Ele pegou na maçaneta, abriu a porta e chamou Ô de Casa!, e logo apareceu Dona Anatélia que me preparou uma gostosa comida, acho que da própria que ela comeria. Perguntei se ela poderia me fritar dois ovos mal passados; ela fritou três, que derramei sobre o arroz e o feijão, o macarrão, o filé de peito de frango, e por cima de tudo, uma deliciosa salada de tomate, cebola e alface, com o sal e o vinagre no ponto. Pelo almoço, pelas duas garrafas de cerveja e pelas duas garrafinhas de água mineral, Dona Anatélia cobrou R$ 15,00. Mandou dizer a quem passar por lá, que é só bater e chamar, e ela fará uma comida bem saborosa, sorridente como sorriu para mim.

Restava agora a volta, com tanta preguiça...

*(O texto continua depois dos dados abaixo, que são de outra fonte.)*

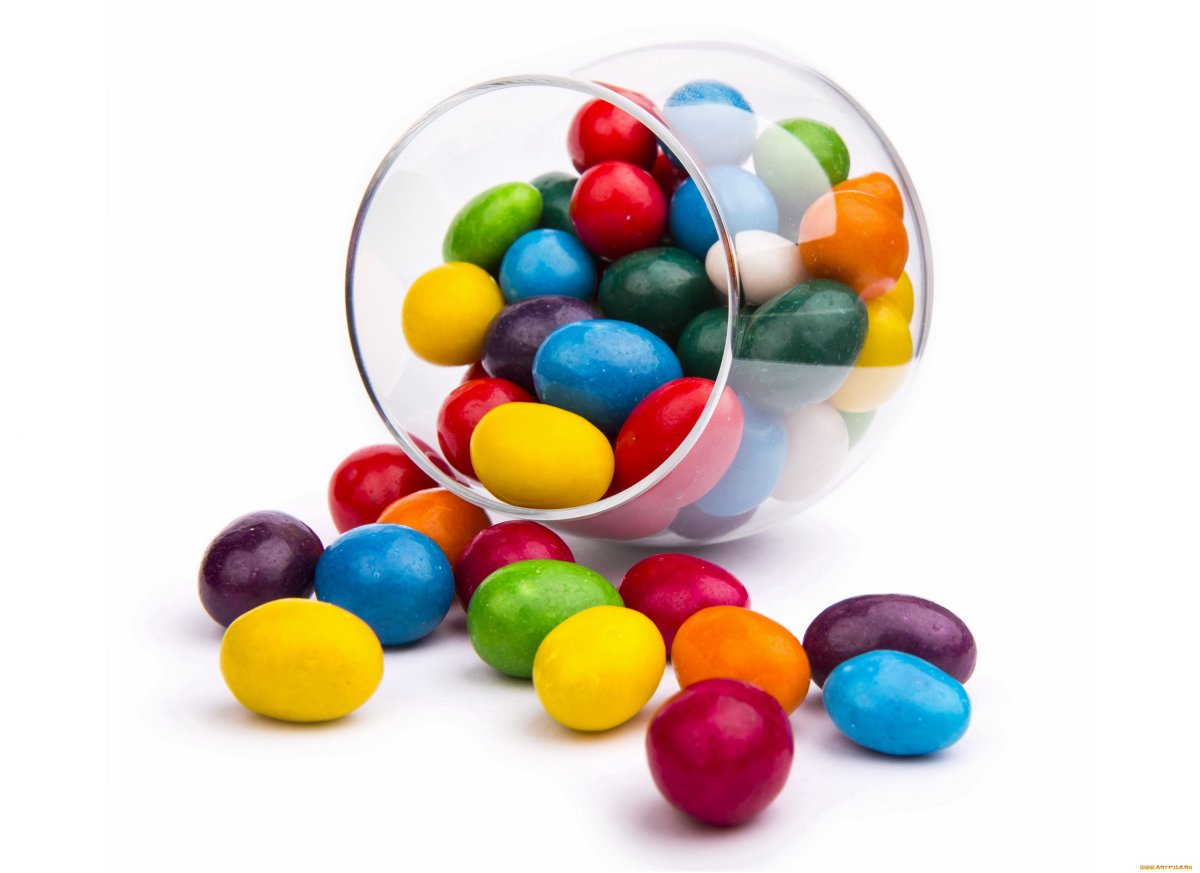 Цветные конфеты драже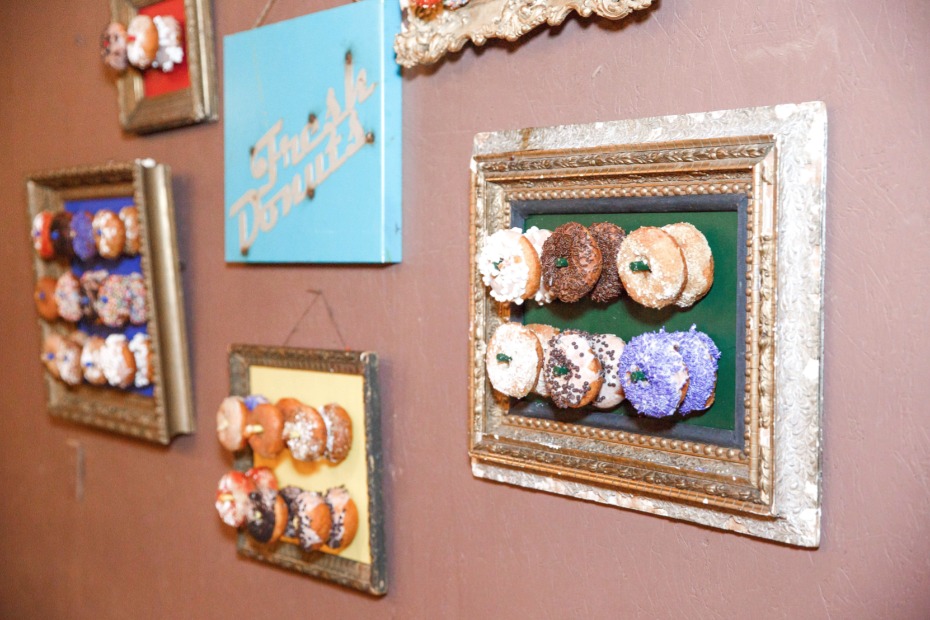 Cool donut wall display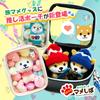 TabisuruMameshiba Osan Pouch, Oshikatsu, Plush Toy, Decoration Box, Box Pouch (Mameko PinkWhite)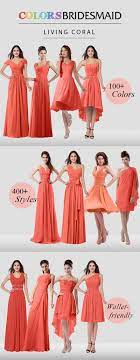 Red Bridesmaid Dresses Living Coral Color Coral Bridesmaid Dresses Mauve Bridesmaid Wedding Dresses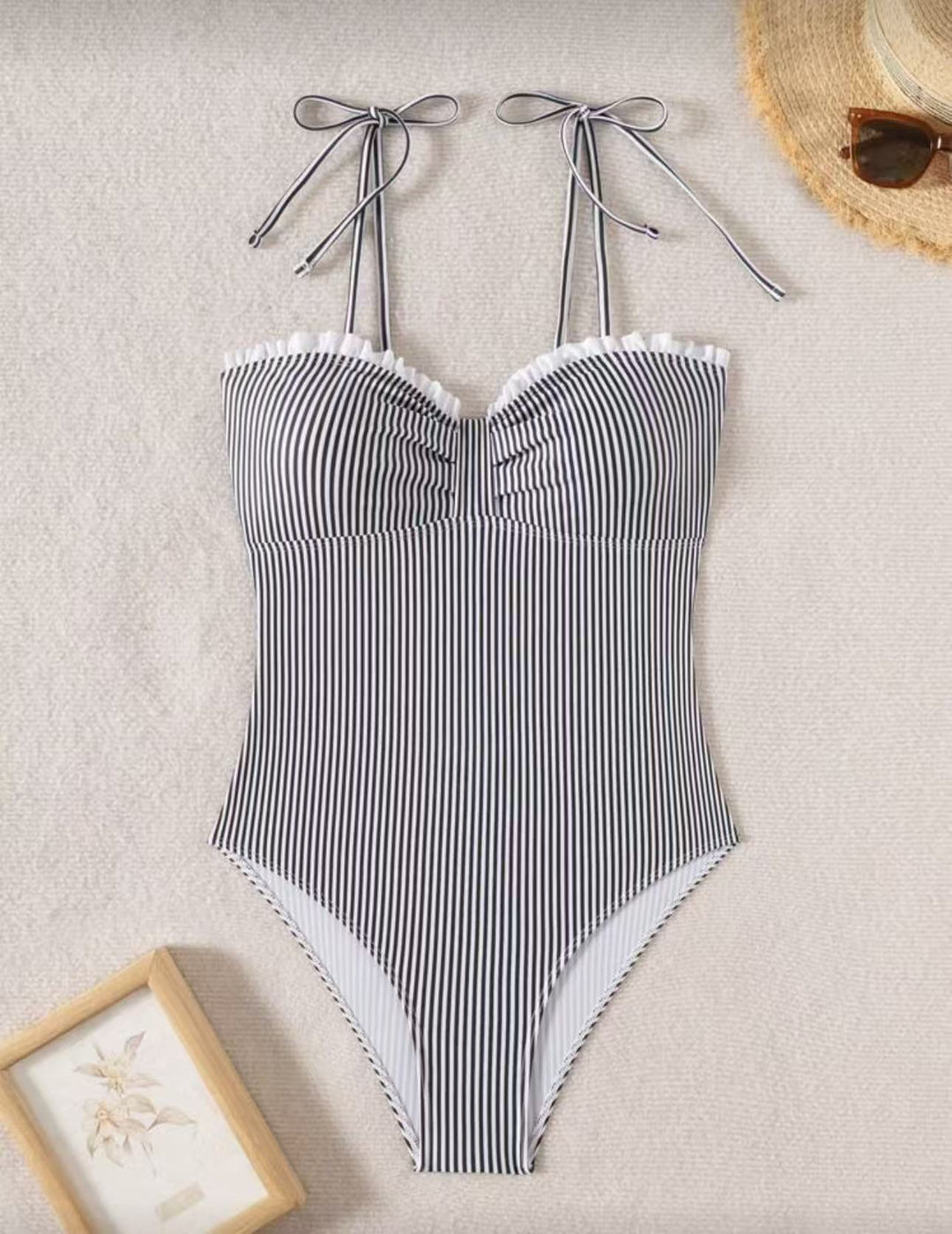 Damen Einteiliges Badeoutfit mit eleganten Raffungen Drune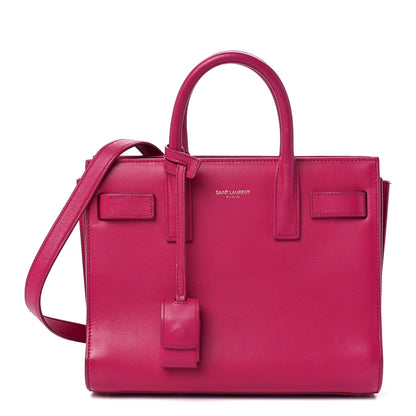 Saint Laurent Calfskin Nano Sac De Jour Bubblegum 1 of 17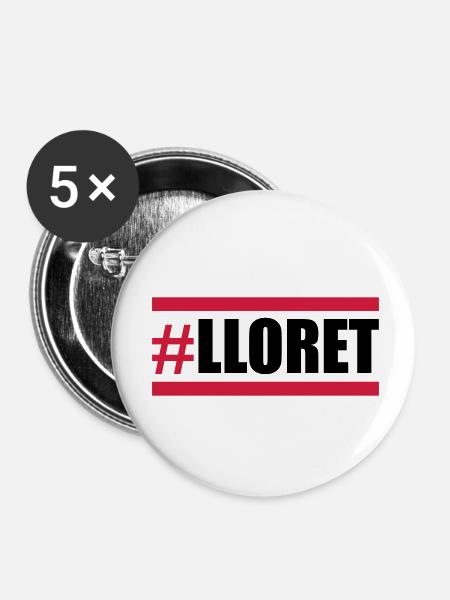 lloret design - Buttons klein 25 mm (5er Pack) - Weiß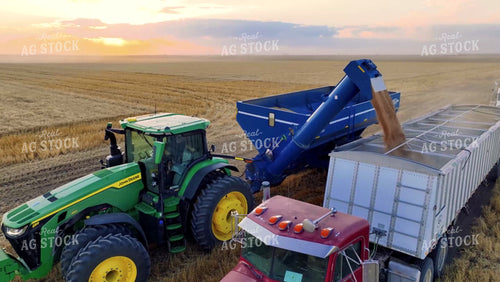 Aerial of Wheat Harvest 199027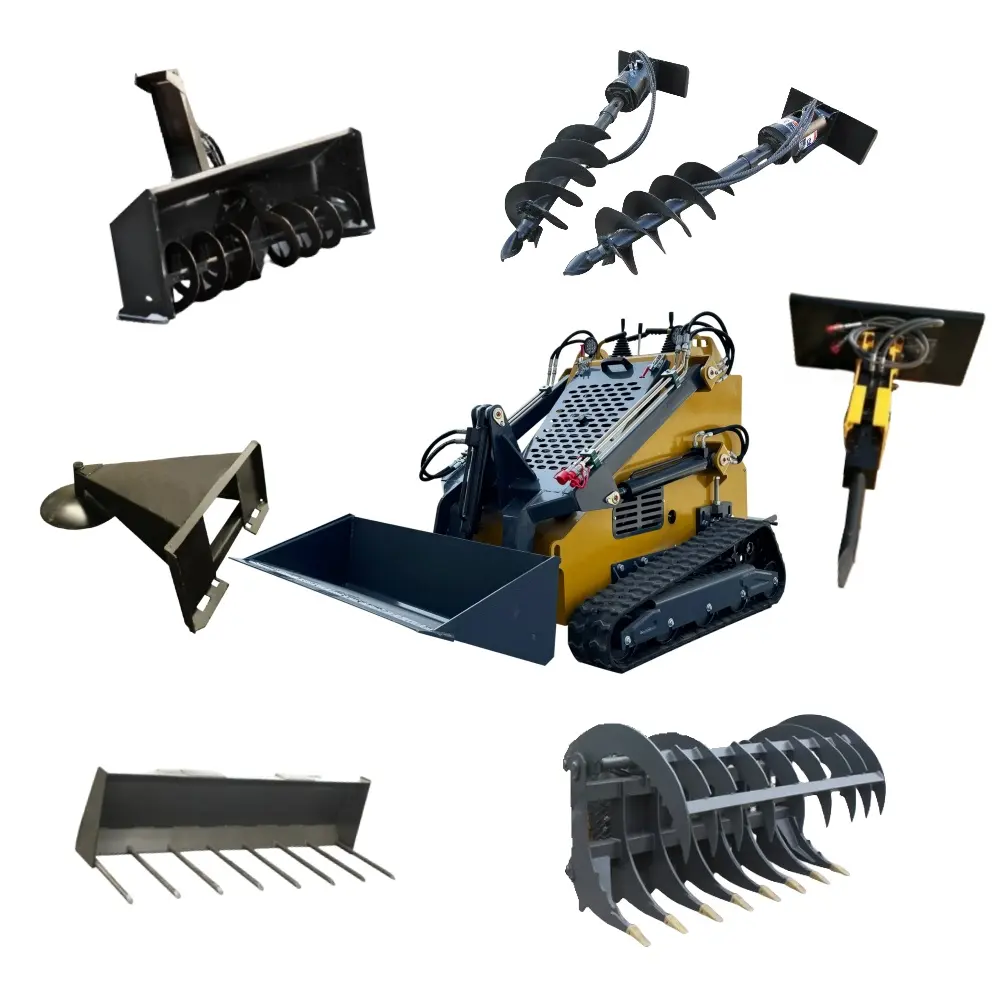 Cina nuovissimo skid steer loader mini loader pista skid steer loader e accessori vari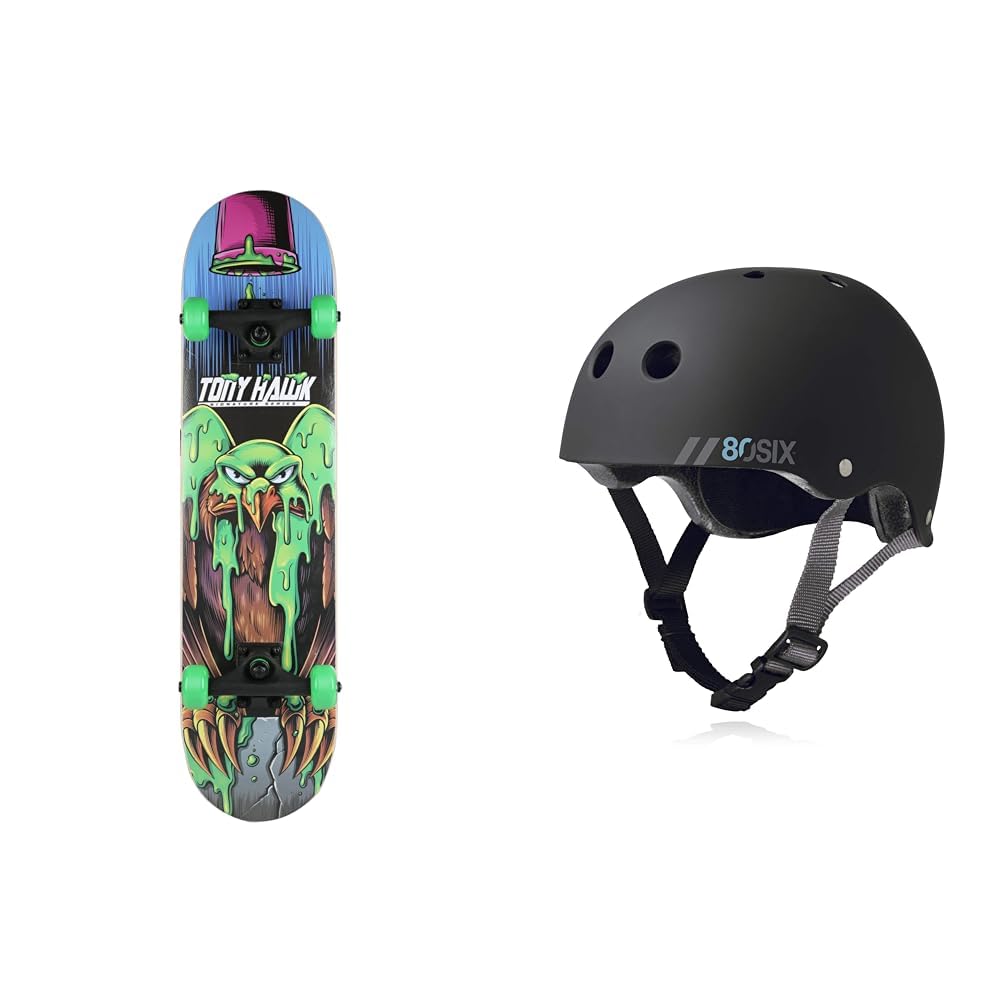 Voyager Tony Hawk 31 Skateboard - Signature Series 1 With Pro Trucks Full Grip Tape 80Six Dual Certified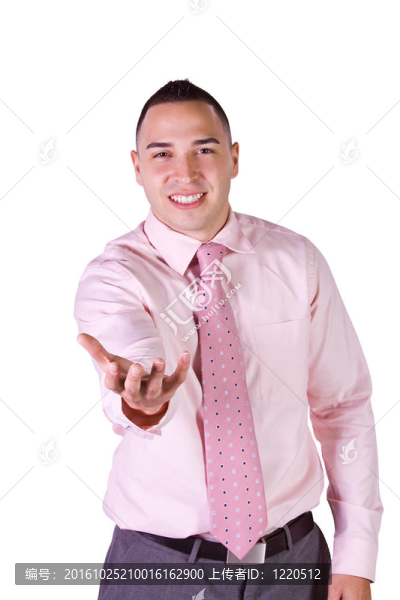 英俊的商人伸出Emty,Hand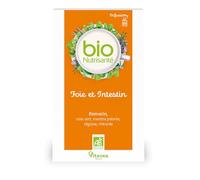 Vitavea BioNutrisanté - Infusion Foie et Intestin BIO 100% naturelle - 20 sachets - Ballonnements - Romarin, Anis vert, Menthe poivrée, Réglisse, Chicorée - Vitavea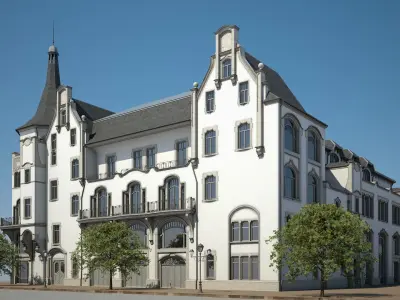 City Building 08 3D model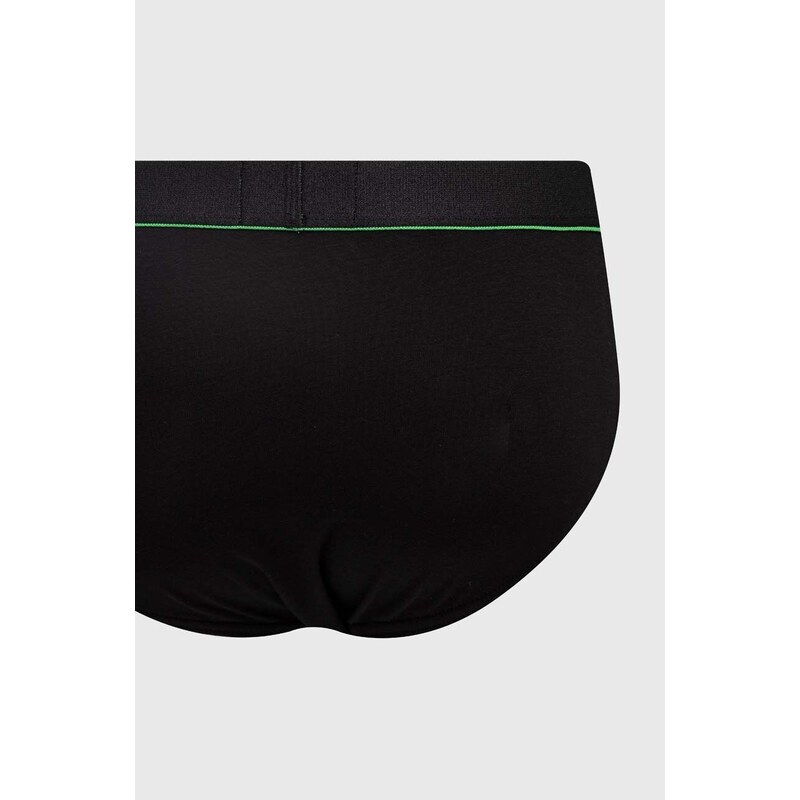 Moške spodnjice Emporio Armani Underwear 3-pack moški, črna barva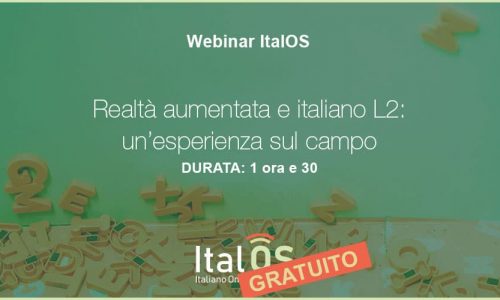 Realtà aumentata e italiano L2: un’esperienza sul campo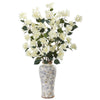 Nearly Natural 39`` Bougainvillea Artificial Arrangement in Decorative Vase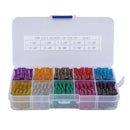 100 Packs Mini Auto Car Vehicle  Fuses Assorted Kit 3A 5A 10A 15A-40A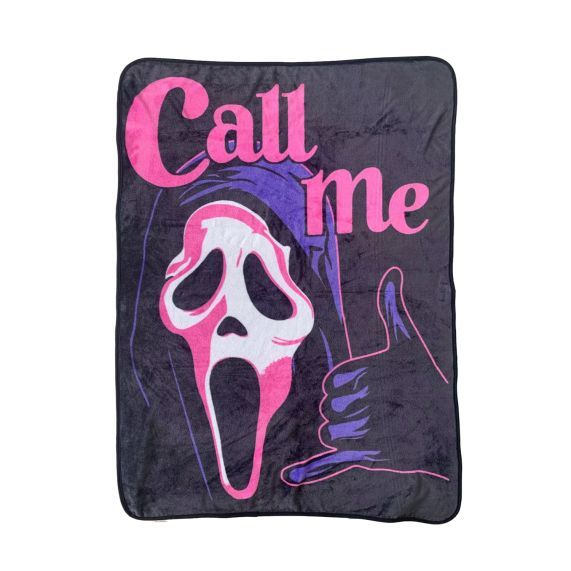 GHOST FACE - Call Me Throw Blanket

Meio dia e dez, coloquei o capacete, vesti as luvas, levantei da cadeira e as pernas reclamaram; era o corpo informando que queria descanso...

No Cicloturismo, sempre estamos indo, nunca voltando. Traçamos nosso roteiro que segue de cidade em cidade, observando quilometragem e altimetria, e temos o dia inteiro para cumprirmos aquela etapa. Assim, quando chegamos, nada mais resta do que descansar, e cuidar do dia seguinte, novas ladeiras, novas paisagens, novas pessoas para conhecer, mais causos a enriquecerem nossas vidas.

Montei e me deixei levar, vez ou outra um pedalar, só para as pernas chiarem, enquanto frias. Até o trevo de Riachuelo seria moleza, só descida, mas depois dele a peleja... Novamente subi tudo de volta e no trevo para a ladeira do Cafuz, deixei-a para um outro dia. Uma caramanhola já havia acabado e a outra iniciado; até Outeiros, deveria tomar cuidado com a água, naquelas alturas meio morna. Em Outeiros, com cerca de só dois dedos de água, descobri que o côco verde havia acabado; comprei 1 litro e meio de água, enchi as caramanholas e bebi o resto. Nas imediações da CHESF, cruzei com o Humberto e outro ciclista não conhecido.

Em casa descobri a razão de minha desistência da Cafuz na volta: eu já havia subido muito naquele dia. Ao todo foram 115,8 km, 8 horas e 46 minutos sobre a sela, 1.384 metros em subidas acumuladas, 4.677 calorias largadas pelo meio do caminho; estava de bom tamanho...

* * *

Um comentário:

  1. sei que nas longas estradas deste mundo da bike ainda existe mais um km para ir ou voltar,só não esqueça que o point da comida caseira vai sempre estar com as portas escancaradas para receber os nossos peregrinos, que como o nome já diz sai peregrinando em busca de aventuras, muito grato por sua maravilhosa historia.
    (seu destino em duas rodas) g.som.